▶ AIM OF THE EXERCISE: In the Boost Users mailing-list post, what regular expression is given for a general HTML tag?

Boost logo

Boost Users :

From: John Maddock (john_at_[hidden])
Date: 2006-12-18 12:31:20


Detlef Meyer-Eltz wrote:
> I have a difficulty to predict, which part of a regular expression
> will match.
>
> Example:
> I have a regular expression for a general HTML tag: <[^>]*>
> combined with an expression for the body tag: <body([^>]*)>
>
> to: (<[^>]*>)|(<body([^>]*)>)
>
> This expression matches the text: <body bgcolor="white">
>
> As both alternatives can match the input with the same length, I
> expected, that the repeated fouth part of the "Leftmost Longest" Rule
> would determine, which alternatve is chosen:
>
> 4. Find the match which has matched the first sub-expression in the
> leftmost position, along with any ties. If there is only on(e)
> such match possible then return it.

▶ DATASET EXCERPTS:
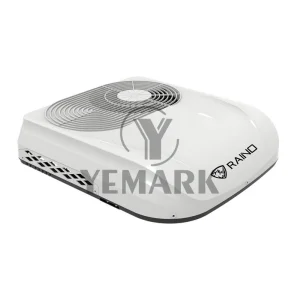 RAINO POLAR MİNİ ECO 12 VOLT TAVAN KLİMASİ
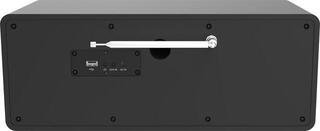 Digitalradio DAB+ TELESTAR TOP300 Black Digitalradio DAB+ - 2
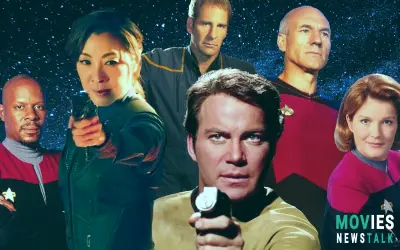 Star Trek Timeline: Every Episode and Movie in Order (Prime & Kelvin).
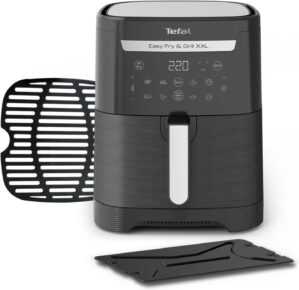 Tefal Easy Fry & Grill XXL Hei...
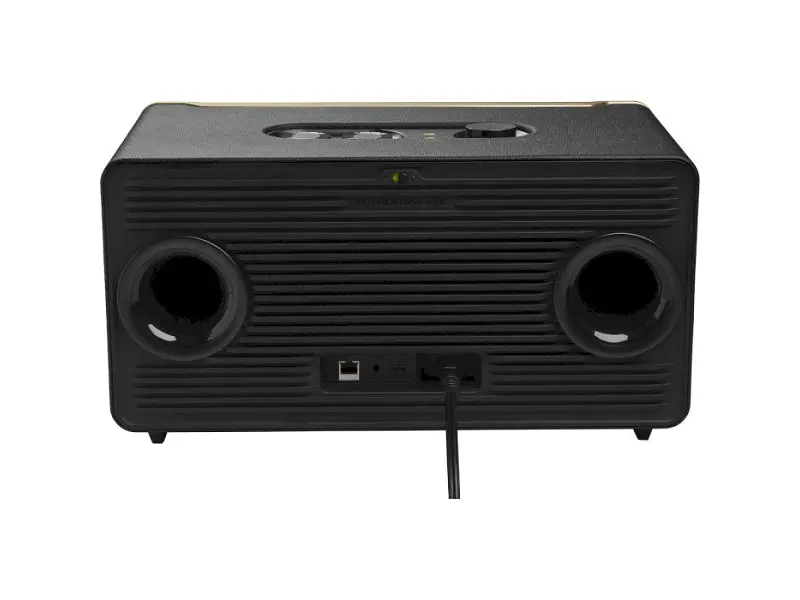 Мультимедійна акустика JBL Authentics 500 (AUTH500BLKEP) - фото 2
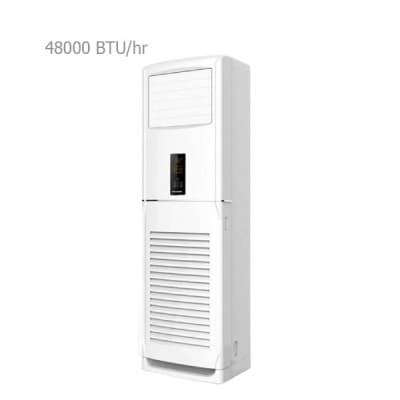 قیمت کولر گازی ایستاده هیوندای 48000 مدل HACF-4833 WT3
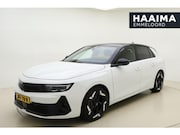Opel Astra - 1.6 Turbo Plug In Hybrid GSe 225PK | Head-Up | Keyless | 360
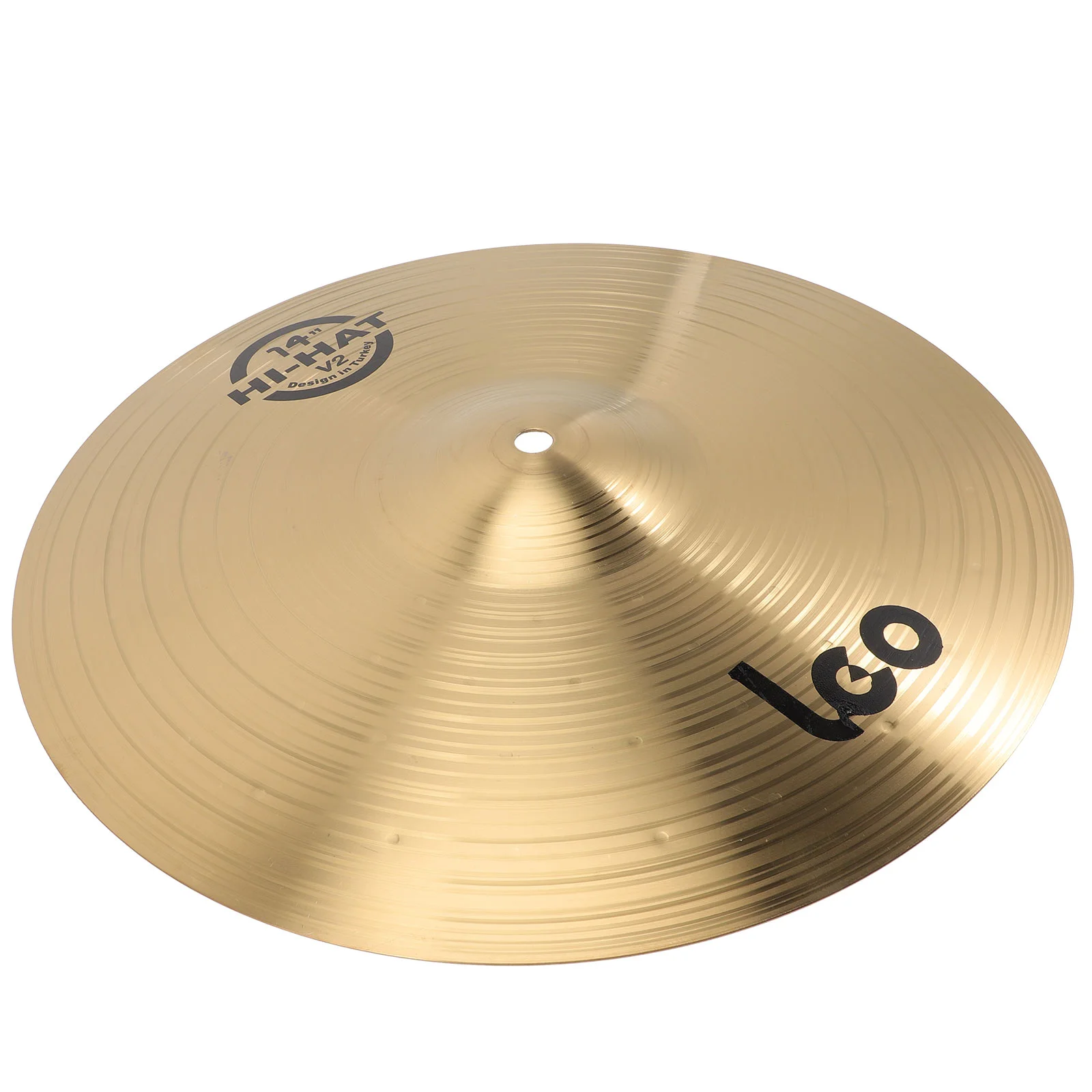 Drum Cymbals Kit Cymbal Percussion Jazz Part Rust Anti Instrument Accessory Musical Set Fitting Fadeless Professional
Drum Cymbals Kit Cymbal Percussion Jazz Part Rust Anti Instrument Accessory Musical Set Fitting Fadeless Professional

▶ TASK RESULT: <[^>]*>